Avec ou sans crise sanitaire, l’industrie pharmaceutique, et Sanofi en premier lieu, applique une logique financière. Le groupe, qui a réalisé, en 2019, 36 milliards d’euros de chiffre d’affaires, dont 5,7 milliards (16 %) pour l’activité vaccins, a aussi pu faire sciemment le choix américain : « Les États-Unis n’offrent pas seulement des mécanismes de financement efficaces. C’est un marché immense où les prix sont très peu régulés ce qui permet d’anticiper des profits considérables et de donner un signal aux marchés de rendements futurs juteux », estime M. Mouhoud. Les doses de vaccin y seront ainsi vendues plus cher qu’en France. « Aux États-Unis, le bien de santé est un bien privé », confirme sa consœur spécialiste des systèmes de santé Carine Milcent. Soit l’inverse du « bien commun » que la classe politique française dit vouloir rendre accessible à tous.

chloé aeberhardt


→ Répondez à ces questions au crayon de papier dans la leçon.

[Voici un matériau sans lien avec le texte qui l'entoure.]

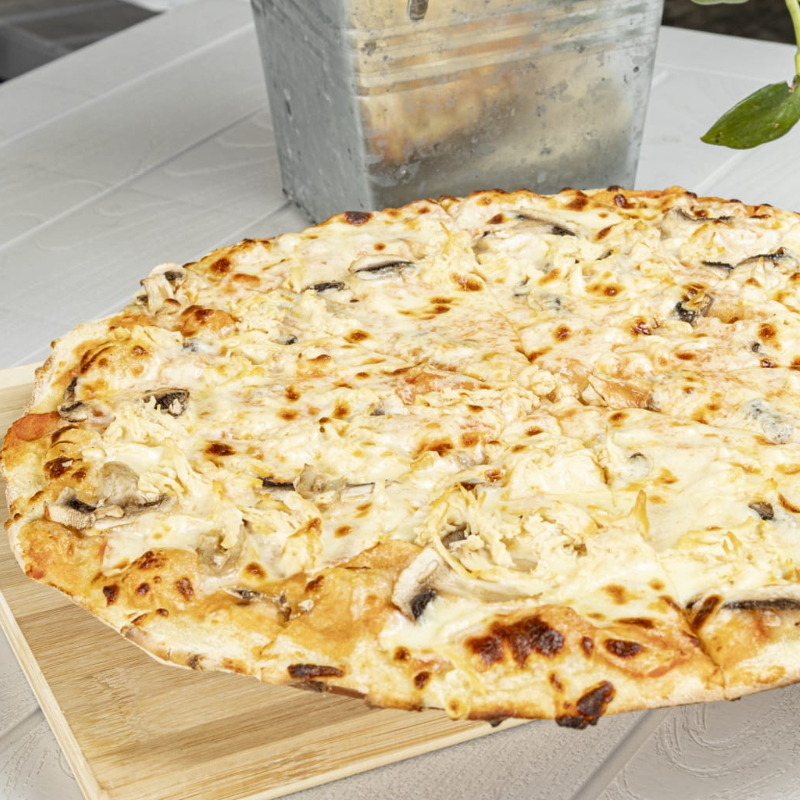 Pizza Clásica Aviador Supremo 35 cm 8 Porciones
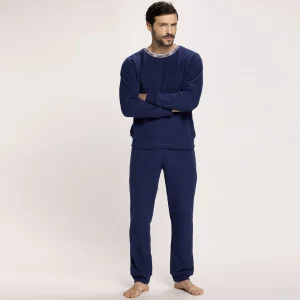 Pigiama Uomo Liu jo Caldo Cotone - DL520 2526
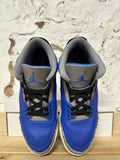 Air Jordan 3 Varsity Royal Cement Sz 11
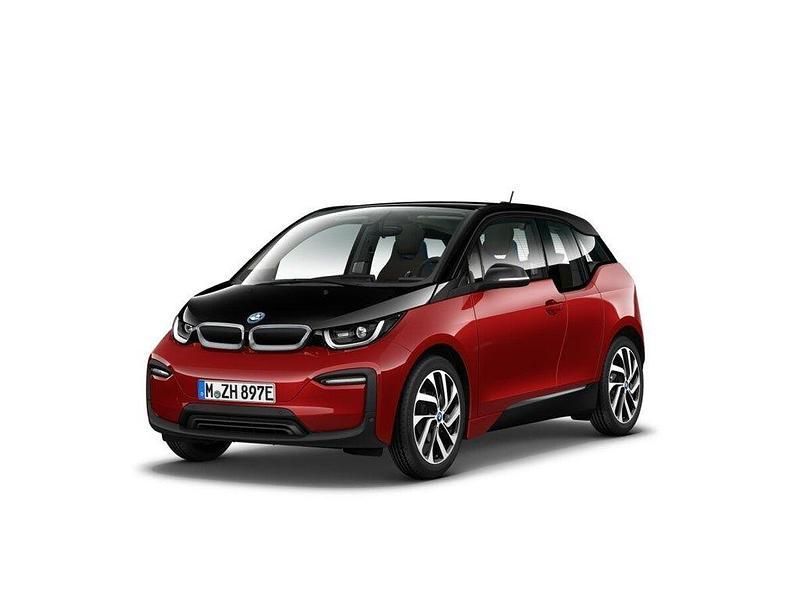 Rot Gebraucht 2020 BMW i3 Comfort Edition Kleinwagen | 17.890 € (Fairer Preis) - Bild 1/4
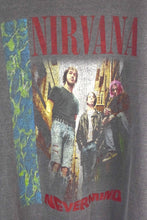 Load image into Gallery viewer, Nirvana Nevermind T-shirt
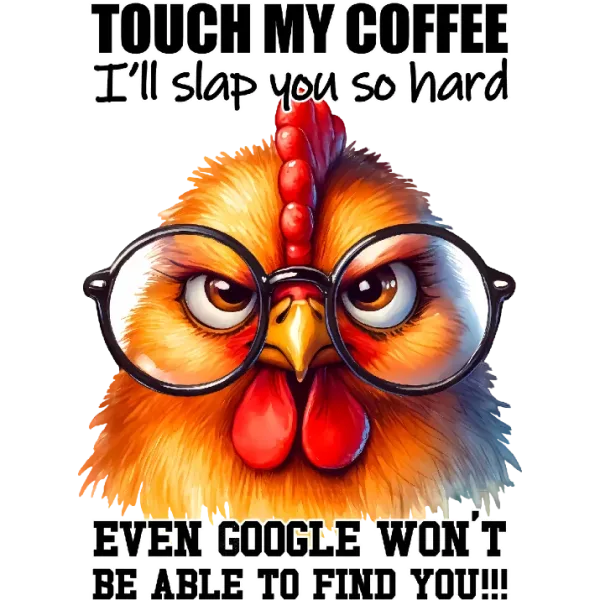 Coffee Cluckin' Chaos
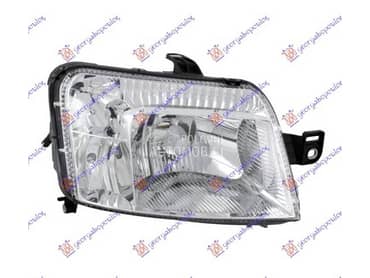 FAR 09- Desno za Fiat Panda od 2003. do 2014. god.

a. Votre opinion a-t-elle changé sur ce sujet ou bien s’est-elle confortée ?
b. Expliquez pourquoi en justifiant votre réponse.
c. Pensez-vous maintenant être mieux informé ? Pourquoi ?

Les réponses a et c sont à noter dans la leçon :

a. Notre opinion, quelle qu’elle soit, peut avoir changé ou bien elle peut s’être confortée à la lecture de cet article.

b. D’un côté, on peut reprocher à SANOFI de donner la préférence aux États-Unis alors que la recherche d’un vaccin défend « le bien commun » et SANOFI est une entreprise d’origine française qui a distribué 4 milliards d’euros de dividendes à ses actionnaires.

De l’autre, SANOFI est une entreprise internationale avec une majorité d’investisseurs étrangers et dont le chiffre d’affaire est minime en France. De plus, les Américains ont beaucoup investi et risqué dans la recherche alors que ce n’est pas le cas des Européens.

En définitive, l’entreprise applique une logique financière qui lui sera plus profitable sur le marché américain.

c. L’article est développé et nous a apporté suffisamment d’informations pour nous permettre de porter un jugement qui s’appuie sur des faits.

→ Être informé ce n’est pas seulement connaître les faits, c’est aussi avoir suffisamment d’informations pour les comprendre. Les anglais parlent des 5 Ws (Who ; What ; Where ; When ; Why).